Because the eigenvector centrality is calculated for a single node, it is of ego-centric scope. The metric was proposed by Smith et al. (2009), Berger et al. (2014) and discussed in Wasserman et al. (1994).


The calculation is based on Bonacich (1987) and explained by Newman (2010). It makes use of the adjacency matrix $A$.

Let $x(0)$ be the initial guess for the vector of centralities. Because it is unknown which node may be important, we assume an arbitrary value for the centralities. This value has to be equal for all elements in the vector. A common approach is to set all elements in $x(0)$ to 1.

Now the vector is multiplied with the adjacency matrix $A$ to calculate the update value $x(1)$: $$ x(1) = A * x(0). $$

Multiplying with the adjacency matrix assigns each element in the centrality vector the sum of the values of its neighbours. This can be repeated any number of times, thus we take the matrix $A$ to the power of $t$. $$ x(t) = A^t * x(0). $$

To get a final value, we let $t$ approach infinity. For this we write $x(0)$ as a linear combination of the eigenvectors according to Newman (2010): $$ x(t) = A^t \sum_i c_i v_i = \sum_i c_i K^t_i v_i = K^t_1 \sum_i c_i \left[\frac{K_i}{K_1}\right]^t v_i. $$

He describes it as follows: "$K_i$ are the eigenvalues of $A$, and $K_j$ is the largest of them. Since $K_i/K_j$ < 1 for all $i \neq 1$, all terms in the sum decay exponentially as $t$ becomes large, and hence in the limit $t \rightarrow \infty$ we get $x(t) \rightarrow c_j K^t_i v_j$. In other words, the limiting vector of centralities is proportional to the leading eigenvector of the adjacency matrix. Equivalently we could say that the centrality $x$ satisfies the formula" (Newman, 2010): $$ Ax = K_jx, $$

which is the eigenvector centrality first proposed by Bonacich (1987). Newman (2010) mentions that the centrality $x_i$ of the node $v_i$ is proportional to the sum of the centralities of $x_i$'s neighbours.

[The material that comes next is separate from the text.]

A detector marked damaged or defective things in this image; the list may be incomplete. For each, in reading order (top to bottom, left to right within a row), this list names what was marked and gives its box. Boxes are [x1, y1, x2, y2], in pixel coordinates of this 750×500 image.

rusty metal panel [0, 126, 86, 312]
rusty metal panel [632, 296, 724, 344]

This means that the eigenvector centrality can be of a high value, because of the node's neighbours importance or the node's own importance. Therefore final formula looks like: $$ x_i = K^{-1}_j \sum{A_{ij}x_j}. $$

A visual explanation of the calculation was created by Dan Ryan^dr.


Smith et al. (2009) claim the that eigenvector centrality is interpreted similar to the betweenness centrality. Users that form relationships with important neighbours, become relevant themselves (Newman, 2010). Due to their social relationships they fill a structural hole in the network leading to Bridging Social Capital. The neighbours pass information along a user with high eigenvector centrality. Therefore, such a user sees a lot of information and can disseminate the information to more users. Berger et al. 2014 identify this as a characteristic of key users, who contribute the most to the network. A low eigenvector centrality implies that a user is not well connected with other users. Thus, he is not in a position, where he receives a lot of information and does not establish Bridging Social Capital.